Lines before the one containing "오쏘몰 이뮨 Trinkampullen+Tabletten" are not wanted; restate the rest below word for word, through the last line, but drop any pictures.

# RECORD EXCERPTS

------

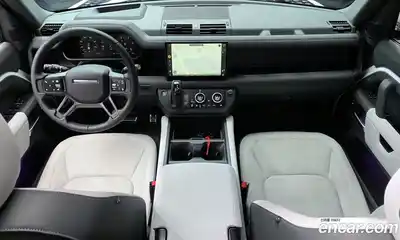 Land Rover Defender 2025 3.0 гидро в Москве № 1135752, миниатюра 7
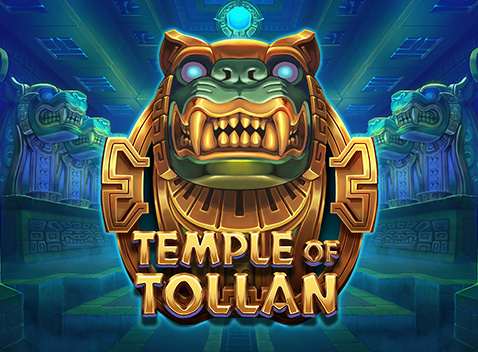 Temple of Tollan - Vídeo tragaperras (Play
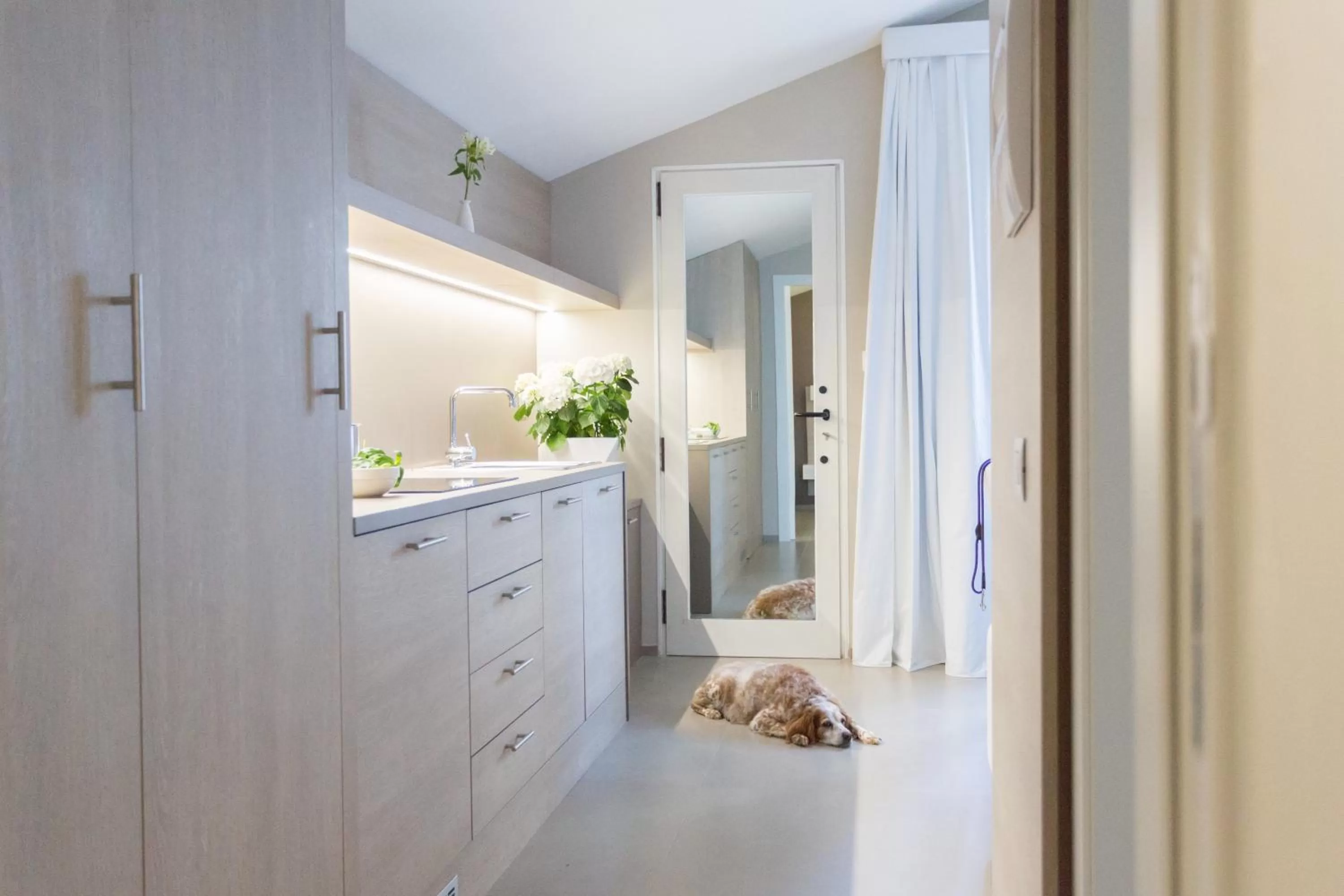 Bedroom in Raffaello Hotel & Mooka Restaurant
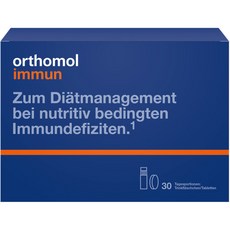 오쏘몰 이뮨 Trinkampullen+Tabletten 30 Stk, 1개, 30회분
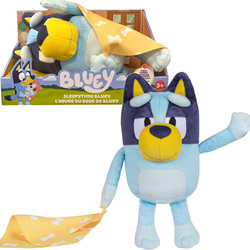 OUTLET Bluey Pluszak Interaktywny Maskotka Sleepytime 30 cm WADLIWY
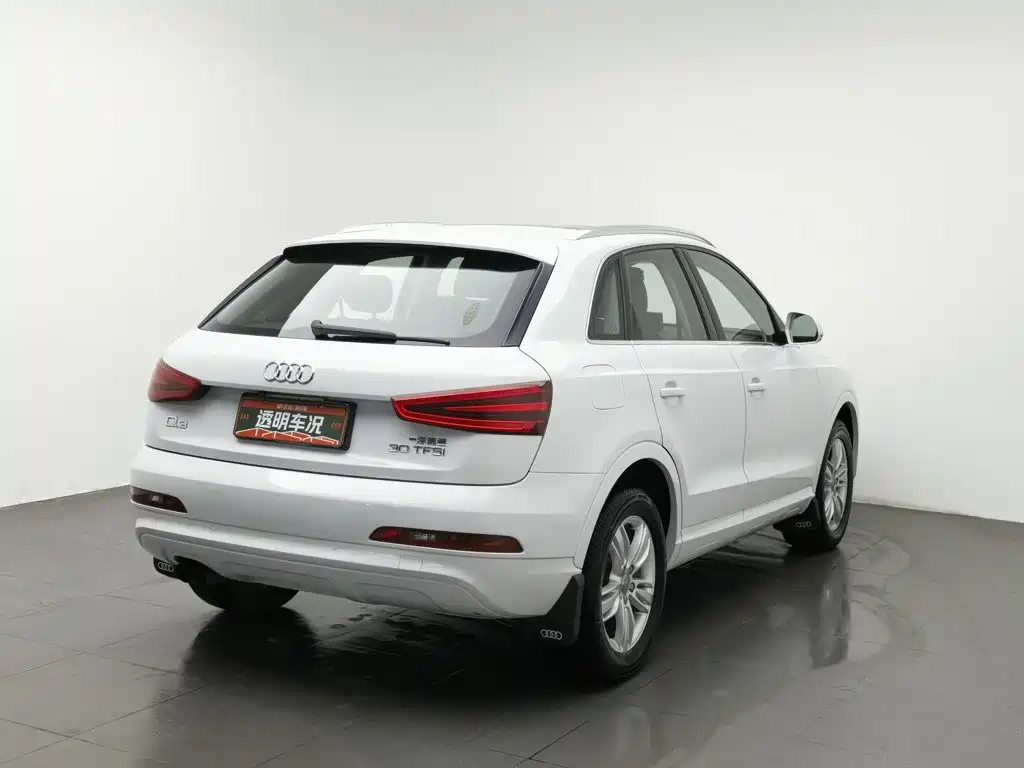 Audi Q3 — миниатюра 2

------

# RESULT BELOW
 오쏘몰 이뮨 Trinkampullen+Tabletten 30 Stk, 1개, 30회분
 OUTLET Bluey Pluszak Interaktywny Maskotka Sleepytime 30 cm WADLIWY
 Audi Q3 — миниатюра 2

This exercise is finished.